Contrary to what you are probably thinking, this post is not about Christmas. It's about what happens when I go all philosophical for an hour when all my bottled up feelings for the past 3 quarters of a year suddenly explode and I...philosophize. I actually like philosophizing and analyzing things. Straaaange as that may sound.
So. I ended up thinking about alternate realities. Because I've had so many changes happen in my life recently that there are two very distinct and different (or so I thought) paths that I could have ended up on. And I wanted to know what my life would be like now if it had gone exactly how I had planned it to, instead of how its actually going right now.
I was pretty shocked at what I discovered. If I had lived in this alternate reality I so often think about, I would be EXACTLY where I am now, only I would be totally miserable, but I wouldn't realize it. Presumably. I wouldn't have had the certain life experiences I've had, I wouldn't have met a lot of people who have strongly influenced my life, and my life would be not much different than it is now. The only difference is...I wouldn't be in college...and I would have more fake friends than real ones. I would probably also have really low standards, and I probably wouldn't have a testimony of the church either.

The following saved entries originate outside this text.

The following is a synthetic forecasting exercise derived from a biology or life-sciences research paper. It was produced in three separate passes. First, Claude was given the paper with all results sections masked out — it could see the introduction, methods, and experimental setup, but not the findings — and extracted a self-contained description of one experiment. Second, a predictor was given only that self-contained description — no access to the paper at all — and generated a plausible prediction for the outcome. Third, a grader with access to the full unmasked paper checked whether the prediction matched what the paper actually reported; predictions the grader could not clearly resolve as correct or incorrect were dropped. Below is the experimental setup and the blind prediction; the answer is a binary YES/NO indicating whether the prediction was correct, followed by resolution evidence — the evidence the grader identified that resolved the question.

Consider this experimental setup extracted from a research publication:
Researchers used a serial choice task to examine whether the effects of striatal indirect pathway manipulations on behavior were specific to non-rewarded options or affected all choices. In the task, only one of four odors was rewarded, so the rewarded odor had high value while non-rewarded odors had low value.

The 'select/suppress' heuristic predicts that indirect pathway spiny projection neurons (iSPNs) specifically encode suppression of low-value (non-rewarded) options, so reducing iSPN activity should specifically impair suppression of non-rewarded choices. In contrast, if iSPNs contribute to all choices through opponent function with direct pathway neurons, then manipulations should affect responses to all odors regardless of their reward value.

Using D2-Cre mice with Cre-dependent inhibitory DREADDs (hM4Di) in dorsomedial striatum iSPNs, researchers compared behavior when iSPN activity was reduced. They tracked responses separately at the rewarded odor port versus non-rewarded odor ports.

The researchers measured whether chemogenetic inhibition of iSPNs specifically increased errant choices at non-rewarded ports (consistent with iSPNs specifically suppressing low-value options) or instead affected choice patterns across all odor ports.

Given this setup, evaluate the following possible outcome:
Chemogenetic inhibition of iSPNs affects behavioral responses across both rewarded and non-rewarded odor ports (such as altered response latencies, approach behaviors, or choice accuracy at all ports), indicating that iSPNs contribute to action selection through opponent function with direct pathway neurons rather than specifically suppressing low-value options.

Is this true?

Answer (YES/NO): NO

Sooooooo. The thing is, I've been wondering if I made the right decisions about stuff...for the longest time. I've just really felt like this wasn't the path I was supposed to be on. But the thing is, I somehow knew I would be on this path, WAY before I had made ANY decisions that would lead me to eventually taking it. In 8th grade. I can remember the moment where it hit me that I KNEW it. And, if that is confusing to you...it's okay. Don't worry about it.
Bottom line, I am where I am supposed to be. And I REALLY want to know my future...but I know it's not going to happen until it happens. That, my friends, is called exercising patience.
Anyways, I hope you love being confused. Because that was what this was intended to do. Just kidding. This is just a classic example of Kaela philosophizing. Time to eat some pasta-roni. Yum!